Article jul2006.tar

Arts and WebWatcher for Document Management

Joe Blaylock

The creation and maintenance of documentation arguably constitutes the most important job we have as systems administrators. It informs every aspect of our work in ways so pervasive that we hardly consider them documentation any more. We comment configuration files. We send email to users, explaining how to do things. We stand around the water cooler, talking about past co-workers and debating best practices. We write more email, for other sys admins or for ourselves, hashing things out further. All this documentation has tangible value. The users can figure out how to get their work done. The programmers know why you set things up that way, and why you'll deny their request to change it. You can remember six months from now why you chose not to use the CVS pserver and explain it to your boss. Good documentation can save you work, but more importantly, it can inform your planning, giving you a solid basis for future work.

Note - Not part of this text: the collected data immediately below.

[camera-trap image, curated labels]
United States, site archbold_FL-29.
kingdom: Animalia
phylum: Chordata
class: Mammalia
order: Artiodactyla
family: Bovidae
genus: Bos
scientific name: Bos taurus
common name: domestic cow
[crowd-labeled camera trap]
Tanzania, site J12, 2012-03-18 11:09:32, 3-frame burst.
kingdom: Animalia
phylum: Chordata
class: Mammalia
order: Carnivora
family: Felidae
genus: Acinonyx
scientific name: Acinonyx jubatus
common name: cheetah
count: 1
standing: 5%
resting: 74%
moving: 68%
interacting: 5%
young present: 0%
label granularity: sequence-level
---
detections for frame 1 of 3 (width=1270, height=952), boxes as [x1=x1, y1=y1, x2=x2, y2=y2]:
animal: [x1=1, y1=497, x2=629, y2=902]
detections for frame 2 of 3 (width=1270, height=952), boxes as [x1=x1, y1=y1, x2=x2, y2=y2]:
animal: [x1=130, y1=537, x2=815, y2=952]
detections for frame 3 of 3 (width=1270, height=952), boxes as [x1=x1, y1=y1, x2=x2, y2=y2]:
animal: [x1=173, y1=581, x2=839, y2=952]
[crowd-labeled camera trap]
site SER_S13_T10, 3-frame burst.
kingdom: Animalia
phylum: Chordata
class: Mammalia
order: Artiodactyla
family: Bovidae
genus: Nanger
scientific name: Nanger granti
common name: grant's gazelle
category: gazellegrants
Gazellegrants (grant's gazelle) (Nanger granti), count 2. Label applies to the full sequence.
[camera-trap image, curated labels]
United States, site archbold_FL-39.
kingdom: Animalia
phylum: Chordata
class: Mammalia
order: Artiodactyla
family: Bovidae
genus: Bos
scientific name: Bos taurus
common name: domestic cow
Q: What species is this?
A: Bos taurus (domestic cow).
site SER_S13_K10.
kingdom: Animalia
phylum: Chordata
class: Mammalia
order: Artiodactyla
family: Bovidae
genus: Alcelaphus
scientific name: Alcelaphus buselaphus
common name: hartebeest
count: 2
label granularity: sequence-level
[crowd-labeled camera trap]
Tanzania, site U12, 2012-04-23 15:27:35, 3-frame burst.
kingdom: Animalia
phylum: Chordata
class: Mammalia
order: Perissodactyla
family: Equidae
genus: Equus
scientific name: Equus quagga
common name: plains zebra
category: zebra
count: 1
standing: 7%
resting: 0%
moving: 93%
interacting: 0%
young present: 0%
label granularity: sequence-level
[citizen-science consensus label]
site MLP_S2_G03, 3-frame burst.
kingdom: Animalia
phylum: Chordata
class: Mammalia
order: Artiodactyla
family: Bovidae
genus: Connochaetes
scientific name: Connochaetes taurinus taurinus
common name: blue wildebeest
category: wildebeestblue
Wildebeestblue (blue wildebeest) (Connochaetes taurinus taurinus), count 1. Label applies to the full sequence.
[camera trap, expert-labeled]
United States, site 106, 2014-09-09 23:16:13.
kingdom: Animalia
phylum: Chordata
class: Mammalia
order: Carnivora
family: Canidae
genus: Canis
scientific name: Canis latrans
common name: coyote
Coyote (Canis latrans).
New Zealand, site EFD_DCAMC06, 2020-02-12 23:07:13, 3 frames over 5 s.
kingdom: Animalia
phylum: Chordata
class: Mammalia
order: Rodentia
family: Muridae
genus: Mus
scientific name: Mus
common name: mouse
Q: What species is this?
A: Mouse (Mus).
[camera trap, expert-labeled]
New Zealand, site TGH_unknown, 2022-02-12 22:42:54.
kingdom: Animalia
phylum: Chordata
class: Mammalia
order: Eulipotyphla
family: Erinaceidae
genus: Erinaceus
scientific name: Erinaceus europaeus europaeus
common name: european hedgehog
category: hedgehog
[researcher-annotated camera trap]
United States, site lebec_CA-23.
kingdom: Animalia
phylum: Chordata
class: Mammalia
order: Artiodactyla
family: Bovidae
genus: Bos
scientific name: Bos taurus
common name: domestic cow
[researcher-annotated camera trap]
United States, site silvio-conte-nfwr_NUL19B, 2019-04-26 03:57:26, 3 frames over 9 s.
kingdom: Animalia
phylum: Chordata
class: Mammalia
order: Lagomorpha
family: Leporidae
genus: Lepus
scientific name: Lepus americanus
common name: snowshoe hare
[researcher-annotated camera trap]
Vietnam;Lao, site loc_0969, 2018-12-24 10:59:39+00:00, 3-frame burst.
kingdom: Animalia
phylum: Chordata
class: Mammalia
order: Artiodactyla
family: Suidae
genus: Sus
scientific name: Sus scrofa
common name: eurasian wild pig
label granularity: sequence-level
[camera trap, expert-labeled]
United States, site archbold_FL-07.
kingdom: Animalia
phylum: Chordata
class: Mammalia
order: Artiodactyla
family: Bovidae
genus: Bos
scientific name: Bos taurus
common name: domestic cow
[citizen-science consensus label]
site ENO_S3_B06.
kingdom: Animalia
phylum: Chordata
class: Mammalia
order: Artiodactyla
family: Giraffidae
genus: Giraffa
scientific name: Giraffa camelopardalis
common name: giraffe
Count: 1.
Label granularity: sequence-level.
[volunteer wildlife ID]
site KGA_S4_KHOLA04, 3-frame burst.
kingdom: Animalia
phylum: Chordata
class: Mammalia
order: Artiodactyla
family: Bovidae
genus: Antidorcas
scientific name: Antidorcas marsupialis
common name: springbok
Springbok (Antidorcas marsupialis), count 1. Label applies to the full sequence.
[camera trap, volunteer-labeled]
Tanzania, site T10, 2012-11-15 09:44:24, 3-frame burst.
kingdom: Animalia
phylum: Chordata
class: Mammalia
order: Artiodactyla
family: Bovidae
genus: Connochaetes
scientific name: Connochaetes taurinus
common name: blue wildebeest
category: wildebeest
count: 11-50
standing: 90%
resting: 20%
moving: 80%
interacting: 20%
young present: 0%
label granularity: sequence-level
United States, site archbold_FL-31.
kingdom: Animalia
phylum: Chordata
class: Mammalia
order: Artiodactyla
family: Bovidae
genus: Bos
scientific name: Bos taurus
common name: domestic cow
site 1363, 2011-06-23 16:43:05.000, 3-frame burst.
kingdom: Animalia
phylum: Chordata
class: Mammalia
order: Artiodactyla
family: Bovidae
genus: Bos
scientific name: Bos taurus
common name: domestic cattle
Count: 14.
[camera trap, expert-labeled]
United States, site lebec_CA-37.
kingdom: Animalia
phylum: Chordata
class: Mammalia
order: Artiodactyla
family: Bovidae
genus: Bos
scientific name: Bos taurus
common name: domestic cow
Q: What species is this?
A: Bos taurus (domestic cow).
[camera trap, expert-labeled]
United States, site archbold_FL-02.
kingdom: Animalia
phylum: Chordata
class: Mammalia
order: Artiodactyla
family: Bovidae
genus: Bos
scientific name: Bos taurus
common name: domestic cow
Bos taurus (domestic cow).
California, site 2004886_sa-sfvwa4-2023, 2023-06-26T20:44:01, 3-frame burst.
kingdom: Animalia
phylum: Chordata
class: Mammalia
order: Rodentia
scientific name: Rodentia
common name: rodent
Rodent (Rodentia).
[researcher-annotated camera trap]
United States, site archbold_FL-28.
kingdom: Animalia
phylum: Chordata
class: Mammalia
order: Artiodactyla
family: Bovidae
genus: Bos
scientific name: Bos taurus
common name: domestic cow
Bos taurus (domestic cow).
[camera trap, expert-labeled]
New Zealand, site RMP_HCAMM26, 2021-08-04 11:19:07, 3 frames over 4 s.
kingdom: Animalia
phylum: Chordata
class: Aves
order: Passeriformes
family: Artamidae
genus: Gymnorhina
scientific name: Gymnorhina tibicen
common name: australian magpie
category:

Why, then, does writing documentation so often get the short end of the stick? In my conversations with other sys admins, it seems like we always agree that writing documentation ranks on the desirable job duties scale somewhere below taking out the trash and barely above tidying up our cubicles. Or else, we think we might want to do it someday but not until we have more time. It gets put off again and again. Then somebody absolutely must have information about the Frobnicator 3000, and we write just enough to help them get by. Naturally, the documentation produced this way goes out of date almost as quickly as it's written, and we subsequently ignore it. Maintaining old documentation seems even less popular than generating new -- a source of annoyance exacerbated by users' disturbing tendency to consider old documentation accurate.

If your work habits are like mine, you probably write documentation in a completely ad hoc fashion, satisfying individual requests as they come. You probably get it where it needs to go via email, too. And it probably won't surprise you to hear that I've rewritten some end-user instructions at least half a dozen times, with only minor variations between them. Sometimes I remember that I've written something before, so I grep my sent-mail folder, clean it up, and send it out again. Only rarely does any particular piece of documentation get requested often enough for me to make a Web page out of it. Naturally, those pages go out of date quickly.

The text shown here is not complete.